I amassed all the data from 763 players and removed players that did not play at least 10 games. I then calculated the average player statistics per game. To refresh your memory, the player statistics were;

 [1] "G_Goals"                 "A_Assists"               "CC_Key.Passes"           "SCR_Successful.Crosses" 
 [5] "SOT_Shots.on.Target"     "STO_Successful.Dribbles" "AER_Aerials.Won"         "CLR_Effective.Clearance"
 [9] "CS_Clean.Sheets"         "INT_Interceptions"       "PS_Penalty.Saves"        "SV_Saves"               
[13] "TW_Tackles.Won"          "DIS_Dispossed"           "GC_Goals.Conceded"       "OG_Own.Goals"           
[17] "YC_Yellow.Cards"         "RC_Red.Cards"           

Obviously points within these categories are more likely to be obtained by certain field positions than others e.g. “CS_Clean.Sheets” is a defensive statistic that forwards get no points for. We can use them together to determine what categories are reflective of what positions, but more interestingly, whether certain players cross the position boundaries e.g. an attacking defender. You could probably observe such patterns just by watching games, highlights, etc, but lets look at the data.

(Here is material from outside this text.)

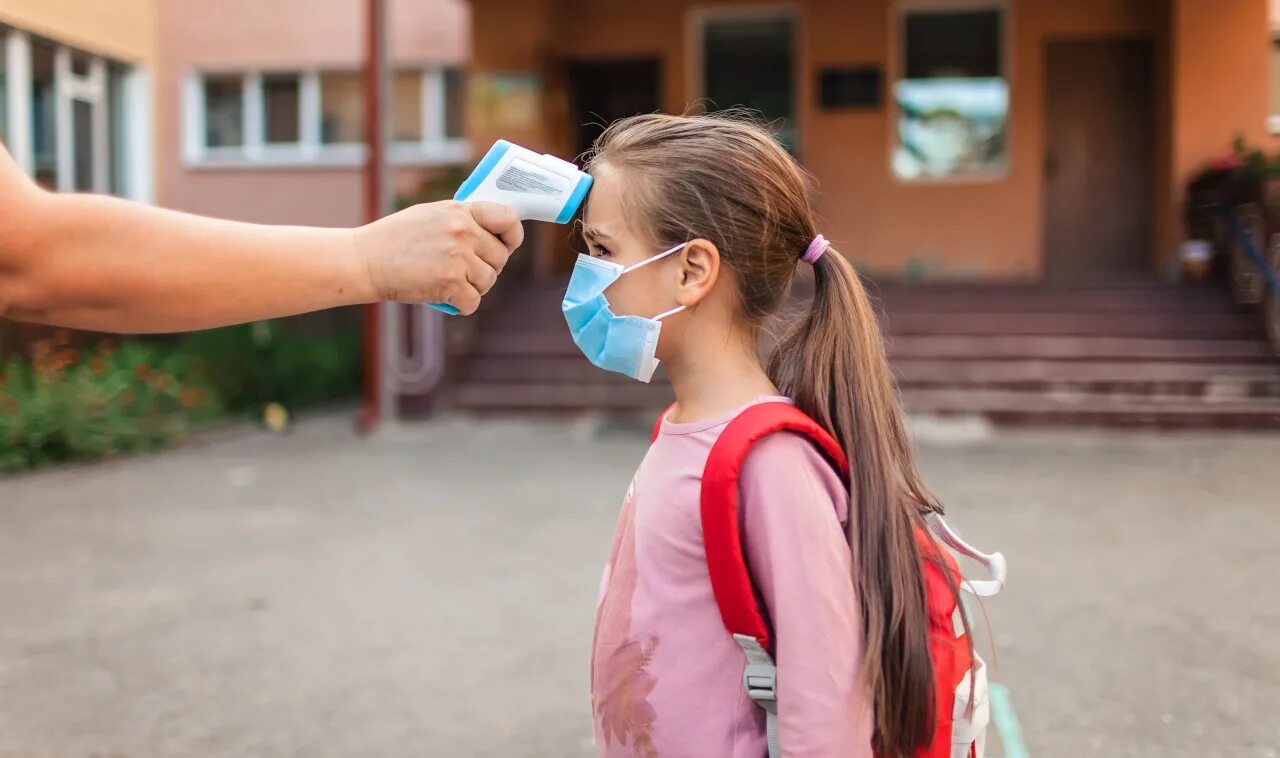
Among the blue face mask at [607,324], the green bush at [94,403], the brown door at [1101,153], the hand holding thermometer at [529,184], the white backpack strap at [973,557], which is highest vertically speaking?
the brown door at [1101,153]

Given I had the years total stats e.g. goals for the season, I calculated the average per game. I then scaled each category to have unit variance, and conducted a principal component analysis. The analysis showed clear clustering of player by position given their statistics - not unexpected.

I was interested to see what drove the extremities of the data cloud. I found this to be simply the highest average score.